** RECORDS PROVIDED **

============================================================

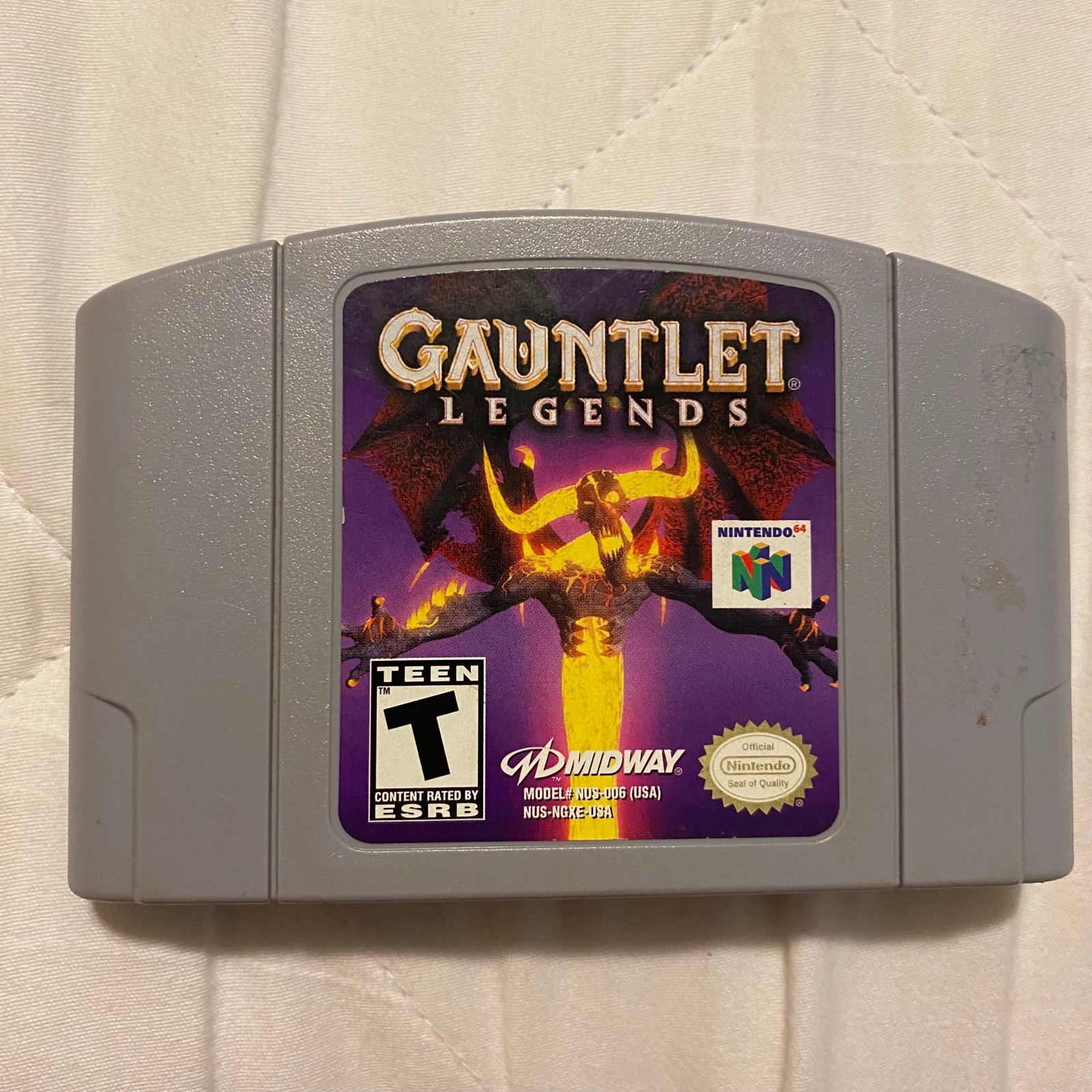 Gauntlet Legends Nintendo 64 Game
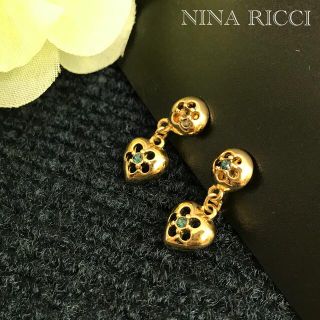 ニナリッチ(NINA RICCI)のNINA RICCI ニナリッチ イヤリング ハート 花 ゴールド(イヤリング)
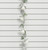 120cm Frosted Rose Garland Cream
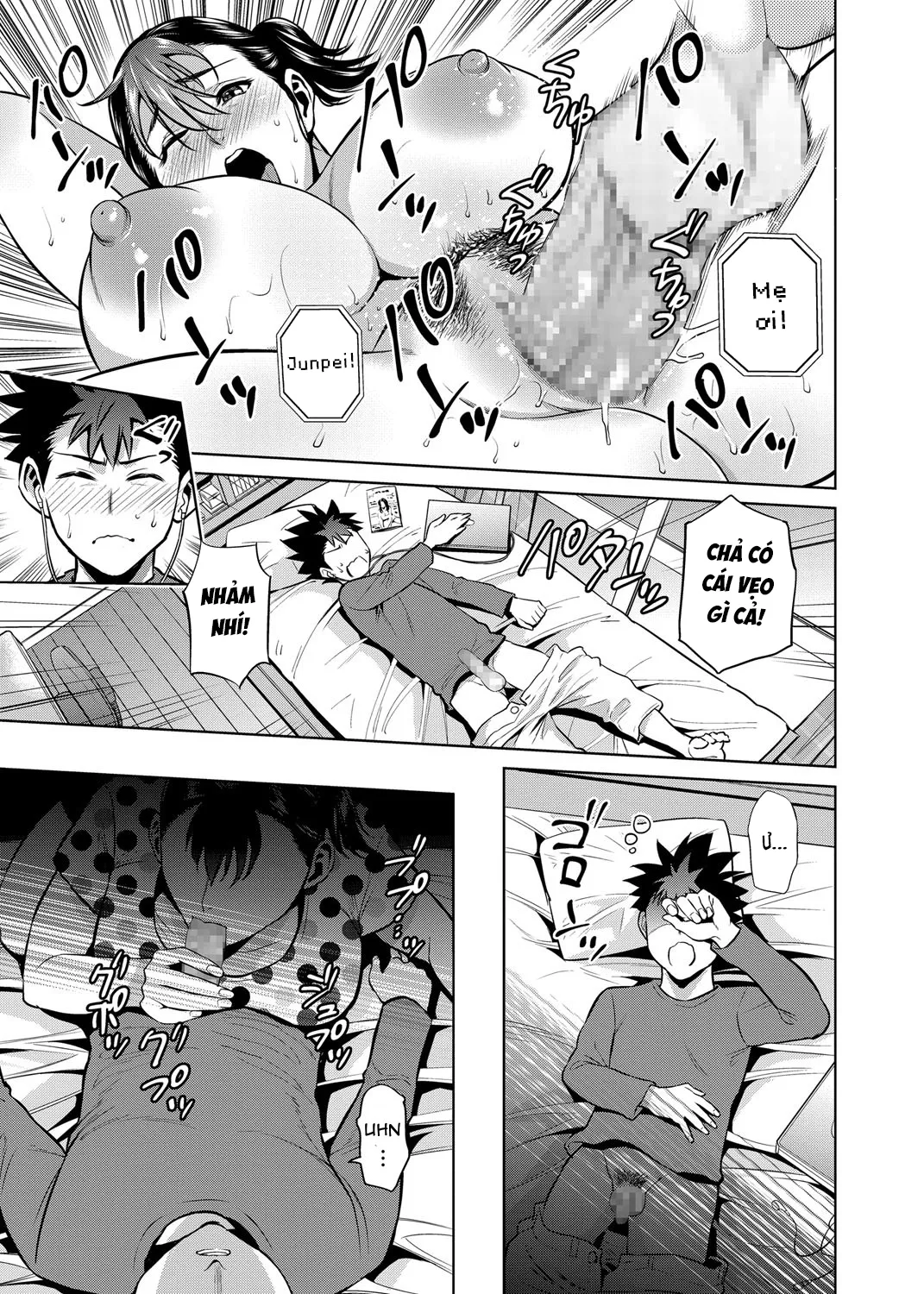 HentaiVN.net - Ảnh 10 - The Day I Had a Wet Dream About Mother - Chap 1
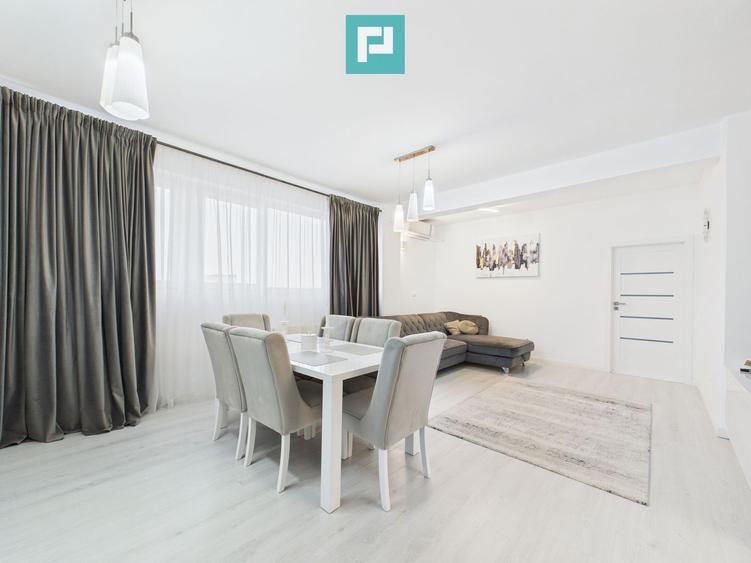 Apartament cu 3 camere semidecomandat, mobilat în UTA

============================================================

** YOUR TASK **
In the copy, leave out all pictures, and retype exactly each line from the one with "120cm Frosted Rose Garland Cream" through the last line of the entries.

** ANSWER SECTION **
 120cm Frosted Rose Garland Cream
 HentaiVN.net - Ảnh 10 - The Day I Had a Wet Dream About Mother - Chap 1
 Apartament cu 3 camere semidecomandat, mobilat în UTA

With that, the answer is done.